5 Latina Activists You Won’t Learn About In School

In a time when activism is “in” it’s easy to forget that activists all over the world are regularly murdered, tortured, kidnapped and/or banished from their countries

Photo: Flickr/Mídia Ninja

Photo: Flickr/Mídia Ninja

In a time when activism is “in” it’s easy to forget that activists all over the world are regularly murdered, tortured, kidnapped and/or banished from their countries. It’s real out here and we must remember that many who protest do so not because it’s “the right thing to do,” but because they are being faced with their own extinction. History rarely teaches us about the struggles and contributions made by Latina, Afro Latina, LGBTQ, or indigenous activists. In honor of Hispanic Heritage month here are 5 Latina activists that fight, trailblaze, and break barriers for their communities.

§ **EXTRACTED RECORDS**:
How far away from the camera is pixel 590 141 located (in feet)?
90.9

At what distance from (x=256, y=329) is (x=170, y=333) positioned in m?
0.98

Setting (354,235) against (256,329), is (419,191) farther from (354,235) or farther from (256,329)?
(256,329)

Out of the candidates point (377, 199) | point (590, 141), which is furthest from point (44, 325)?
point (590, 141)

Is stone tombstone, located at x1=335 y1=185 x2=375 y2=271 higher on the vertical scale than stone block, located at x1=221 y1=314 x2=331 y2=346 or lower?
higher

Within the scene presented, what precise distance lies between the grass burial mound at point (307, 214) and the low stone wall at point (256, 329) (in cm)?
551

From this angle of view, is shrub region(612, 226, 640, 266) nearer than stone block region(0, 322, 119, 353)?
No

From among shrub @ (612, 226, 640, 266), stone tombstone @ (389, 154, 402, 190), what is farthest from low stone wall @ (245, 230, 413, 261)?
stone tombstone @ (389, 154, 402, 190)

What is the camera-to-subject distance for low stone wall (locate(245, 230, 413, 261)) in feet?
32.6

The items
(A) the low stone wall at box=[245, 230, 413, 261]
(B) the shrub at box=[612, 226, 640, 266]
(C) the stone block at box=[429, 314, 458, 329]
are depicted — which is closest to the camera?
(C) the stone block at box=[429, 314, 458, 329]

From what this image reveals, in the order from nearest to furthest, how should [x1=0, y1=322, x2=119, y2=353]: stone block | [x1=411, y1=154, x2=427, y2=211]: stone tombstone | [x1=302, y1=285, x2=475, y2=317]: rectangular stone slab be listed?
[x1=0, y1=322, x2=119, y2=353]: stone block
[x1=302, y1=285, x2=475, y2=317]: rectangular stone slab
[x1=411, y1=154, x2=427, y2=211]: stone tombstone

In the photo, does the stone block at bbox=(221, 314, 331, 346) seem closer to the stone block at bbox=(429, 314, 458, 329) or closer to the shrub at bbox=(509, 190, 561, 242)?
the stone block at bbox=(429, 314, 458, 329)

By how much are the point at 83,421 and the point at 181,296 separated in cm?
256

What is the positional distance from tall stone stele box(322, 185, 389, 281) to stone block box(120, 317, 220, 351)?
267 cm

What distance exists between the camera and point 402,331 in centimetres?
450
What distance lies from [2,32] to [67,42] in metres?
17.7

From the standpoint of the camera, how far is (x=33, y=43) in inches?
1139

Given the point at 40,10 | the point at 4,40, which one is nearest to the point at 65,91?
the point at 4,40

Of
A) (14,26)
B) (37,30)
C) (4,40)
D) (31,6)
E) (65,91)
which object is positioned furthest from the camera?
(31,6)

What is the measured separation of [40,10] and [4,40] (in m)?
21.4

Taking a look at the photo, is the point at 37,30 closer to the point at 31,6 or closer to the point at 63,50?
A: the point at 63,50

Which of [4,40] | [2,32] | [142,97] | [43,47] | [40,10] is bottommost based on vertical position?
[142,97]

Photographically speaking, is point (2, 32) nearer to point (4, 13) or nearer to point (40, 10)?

§ **DIRECTION**: According to the article on Latina activists, in honor of what occasion are the five activists presented? The records have no connection to the article on Latina activists.

§ **COMPLETED TASK**: Hispanic Heritage month.